Dealing with Car Sickness

If your dog’s fear of the car is related to the nausea and vomiting he experiences when he goes for a ride, there is a fairly easy fix. Dogs are able to take some over-the-counter medications to ease motion sickness. Talk to your veterinarian about whether this is a good option for your dog and the proper dosage for this type of medication.

Overcoming a Fear of Car Rides

If your dog’s fear of car rides stems from more than feeling sick, chances are you will have to put a little bit more time and effort into getting rid of his phobia. The following steps can help you to overcome your dog’s fear of riding in the car:

  • Begin by luring your dog to the car rather than forcing him to approach it. Many dogs with a fear of car rides put on the breaks as soon as the car comes into view. Instead of dragging your dog to the car, slowly lure him closer using lots of treats and praise. For a mild car phobia, you may be able to get your dog to walk up to the car in a few short training sessions. For more severe phobias, it may take several days or weeks to get your dog to the car.
  • Continue using positive reinforcement to get him inside. Once your dog is comfortable with approaching the car, you can begin to lure him inside. Start by opening up all the doors so your dog won’t feel like he’ll be trapped once he gets inside. Use treats and praise to coax your dog into the car. This often works better if two of the dog’s favorite people work as a team. One can hold the dog on a leash on one side of the car while the other lies across a seat from the other side and uses treats and a happy tone of voice to encourage the dog to get inside.
  • Have some special bonding time with your dog inside the car. Don’t rush to slam the doors shut and start the engine the minute your dog finally hops inside the car. Instead, leave the doors open, and spend some time snuggling with your dog in the car. Slowly work your way up to sitting in the car with your dog with the doors closed. Again, depending on the degree of your dog’s fear, this part of the process can take anywhere from a few days to several weeks or more.
  • Start your engine. When your dog has become fairly comfortable hanging out with you in the car, you can start the engine.
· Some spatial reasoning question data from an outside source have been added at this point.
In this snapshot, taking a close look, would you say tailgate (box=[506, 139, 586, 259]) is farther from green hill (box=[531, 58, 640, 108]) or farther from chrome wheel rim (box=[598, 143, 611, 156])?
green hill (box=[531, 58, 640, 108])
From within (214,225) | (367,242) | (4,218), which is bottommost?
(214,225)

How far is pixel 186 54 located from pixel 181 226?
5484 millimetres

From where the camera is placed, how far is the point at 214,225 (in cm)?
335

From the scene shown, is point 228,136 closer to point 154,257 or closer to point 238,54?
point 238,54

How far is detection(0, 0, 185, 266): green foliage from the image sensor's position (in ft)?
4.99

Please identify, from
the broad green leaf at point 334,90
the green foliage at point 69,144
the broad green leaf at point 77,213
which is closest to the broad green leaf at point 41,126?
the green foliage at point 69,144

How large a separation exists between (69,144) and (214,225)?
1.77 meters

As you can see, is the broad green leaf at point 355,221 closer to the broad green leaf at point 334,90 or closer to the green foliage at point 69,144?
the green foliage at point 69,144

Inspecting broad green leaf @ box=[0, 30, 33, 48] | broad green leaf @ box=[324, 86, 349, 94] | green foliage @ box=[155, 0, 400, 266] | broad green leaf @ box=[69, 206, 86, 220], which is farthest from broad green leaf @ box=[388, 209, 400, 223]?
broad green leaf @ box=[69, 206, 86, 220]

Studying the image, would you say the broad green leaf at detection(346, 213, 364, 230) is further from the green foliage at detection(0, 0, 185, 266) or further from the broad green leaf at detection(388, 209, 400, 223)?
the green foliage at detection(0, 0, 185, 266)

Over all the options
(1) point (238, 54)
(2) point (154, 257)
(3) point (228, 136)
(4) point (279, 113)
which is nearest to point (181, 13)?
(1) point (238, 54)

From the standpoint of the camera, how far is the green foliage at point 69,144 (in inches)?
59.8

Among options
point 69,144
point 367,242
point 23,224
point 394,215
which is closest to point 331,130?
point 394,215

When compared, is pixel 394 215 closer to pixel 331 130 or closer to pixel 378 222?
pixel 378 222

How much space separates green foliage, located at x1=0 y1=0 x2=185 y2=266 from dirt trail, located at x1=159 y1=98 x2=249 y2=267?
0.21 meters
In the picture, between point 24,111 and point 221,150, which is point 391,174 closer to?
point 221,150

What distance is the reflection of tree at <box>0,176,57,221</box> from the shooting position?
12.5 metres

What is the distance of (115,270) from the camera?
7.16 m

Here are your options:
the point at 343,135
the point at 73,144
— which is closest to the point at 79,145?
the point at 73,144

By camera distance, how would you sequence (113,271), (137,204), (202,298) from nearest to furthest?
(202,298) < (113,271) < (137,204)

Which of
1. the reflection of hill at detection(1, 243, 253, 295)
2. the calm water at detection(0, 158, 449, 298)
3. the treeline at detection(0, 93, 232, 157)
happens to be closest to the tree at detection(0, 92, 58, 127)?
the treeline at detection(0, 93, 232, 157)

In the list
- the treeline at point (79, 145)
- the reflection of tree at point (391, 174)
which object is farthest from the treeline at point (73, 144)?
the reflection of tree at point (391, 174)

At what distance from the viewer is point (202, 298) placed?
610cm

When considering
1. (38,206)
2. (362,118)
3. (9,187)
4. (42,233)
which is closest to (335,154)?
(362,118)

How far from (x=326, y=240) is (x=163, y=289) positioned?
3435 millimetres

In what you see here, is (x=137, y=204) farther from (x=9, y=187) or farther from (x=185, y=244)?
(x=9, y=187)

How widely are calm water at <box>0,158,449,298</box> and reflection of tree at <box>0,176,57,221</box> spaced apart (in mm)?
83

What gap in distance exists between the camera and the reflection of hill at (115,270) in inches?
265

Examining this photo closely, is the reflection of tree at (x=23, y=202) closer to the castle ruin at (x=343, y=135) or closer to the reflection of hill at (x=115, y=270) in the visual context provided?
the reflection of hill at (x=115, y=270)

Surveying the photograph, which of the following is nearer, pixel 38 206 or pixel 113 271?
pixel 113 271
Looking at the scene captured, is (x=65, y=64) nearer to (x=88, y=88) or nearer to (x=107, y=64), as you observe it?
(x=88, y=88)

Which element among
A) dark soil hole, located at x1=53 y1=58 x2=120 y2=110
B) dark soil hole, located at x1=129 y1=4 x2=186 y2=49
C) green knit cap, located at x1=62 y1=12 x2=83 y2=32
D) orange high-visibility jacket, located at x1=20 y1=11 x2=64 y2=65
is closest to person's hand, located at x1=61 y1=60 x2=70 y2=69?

As soon as the car is started, give your dog some treats and talk to him in a happy tone of voice, and then turn off the engine. Repeat this several times until your dog is completely comfortable sitting in the car with the engine running.
  • Start off with small trips. Don’t make your dog’s first car ride a long road trip. The first few times out of the driveway, you should probably drive no farther than around the block, giving your dog treats the whole way. Gradually work your way up to going longer distances.
  • Take your dog to fun destinations. Your dog’s first longer car ride should not be to the veterinarian. Instead take your dog someplace fun like the dog park, the beach, or to a drive-thru for a hamburger. Your dog will soon associate these fun times with going for a ride in the car.